## Tarefa proposta
Responda, por favor, às perguntas abaixo com base no texto extraído.
1. Quantas mulheres foram entrevistadas durante a pesquisa?
2. Os boletins de que percentual dos Departamentos de Polícia de São Paulo foram examinados?
3. Depois da promulgação de qual lei a pesquisadora acredita que a situação piorou?

A professora Heleieth conta que durante sua pesquisa, foram entrevistadas 200 mulheres e examinados os boletins das Delegacias de Defesa da Mulher e de 10% dos Departamentos de Polícia de São Paulo. "O estudo que estou desenvolvendo ajudará na implementação de políticas públicas para evitar o problema. Trata-se de uma análise muito importante porque não existem dados no Brasil sobre violência doméstica. Além do levantamento numérico, estou fazendo uma pesquisa qualitativa com vítimas e policiais das Delegacias de Defesa da Mulher e uma avaliação dos serviços prestados por essas delegacias", explica Heleieth. A pesquisadora acredita que a situação piorou depois que foi promulgada a Lei 9099/95 , que instituiu os Juizados Especiais de Pequenas Causas no Brasil. Quando se encaminha a queixa de agressão para um Juizado Especial, existe a possibilidade de o agressor se ver livre da acusação mediante um acordo com a vítima, ou ficar sujeito a uma pena leve.

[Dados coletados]

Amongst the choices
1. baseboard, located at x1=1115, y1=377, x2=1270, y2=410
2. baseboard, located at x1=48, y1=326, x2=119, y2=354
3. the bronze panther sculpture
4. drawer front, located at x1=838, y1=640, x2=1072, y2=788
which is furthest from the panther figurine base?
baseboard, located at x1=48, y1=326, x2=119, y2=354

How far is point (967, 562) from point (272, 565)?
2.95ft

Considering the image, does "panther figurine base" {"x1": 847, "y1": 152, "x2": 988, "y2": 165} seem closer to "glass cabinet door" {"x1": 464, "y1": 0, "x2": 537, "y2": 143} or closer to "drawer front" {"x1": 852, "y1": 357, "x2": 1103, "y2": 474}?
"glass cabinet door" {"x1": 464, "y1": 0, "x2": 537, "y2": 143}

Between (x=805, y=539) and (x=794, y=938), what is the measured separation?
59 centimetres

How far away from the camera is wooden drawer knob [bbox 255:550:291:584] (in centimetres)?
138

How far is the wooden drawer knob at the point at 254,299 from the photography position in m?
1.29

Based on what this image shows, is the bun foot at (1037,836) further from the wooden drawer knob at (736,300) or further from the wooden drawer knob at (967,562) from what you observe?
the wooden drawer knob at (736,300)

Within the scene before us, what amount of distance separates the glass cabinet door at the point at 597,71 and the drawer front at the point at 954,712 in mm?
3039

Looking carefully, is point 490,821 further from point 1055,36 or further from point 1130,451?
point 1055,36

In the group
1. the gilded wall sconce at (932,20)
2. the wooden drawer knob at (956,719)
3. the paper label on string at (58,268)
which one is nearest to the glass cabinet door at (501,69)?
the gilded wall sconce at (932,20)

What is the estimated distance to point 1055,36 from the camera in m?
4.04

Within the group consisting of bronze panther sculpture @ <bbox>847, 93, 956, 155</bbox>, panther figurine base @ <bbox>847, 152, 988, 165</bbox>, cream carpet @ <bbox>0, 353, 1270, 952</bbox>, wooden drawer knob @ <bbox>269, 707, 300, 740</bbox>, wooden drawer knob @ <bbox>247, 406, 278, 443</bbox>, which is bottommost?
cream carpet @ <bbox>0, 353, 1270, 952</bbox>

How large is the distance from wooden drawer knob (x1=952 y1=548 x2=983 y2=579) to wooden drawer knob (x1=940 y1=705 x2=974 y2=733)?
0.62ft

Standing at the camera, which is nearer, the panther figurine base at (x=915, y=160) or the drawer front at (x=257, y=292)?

## Resposta da tarefa
1. 200 mulheres.
2. 10%.
3. A Lei 9099/95, que instituiu os Juizados Especiais de Pequenas Causas no Brasil.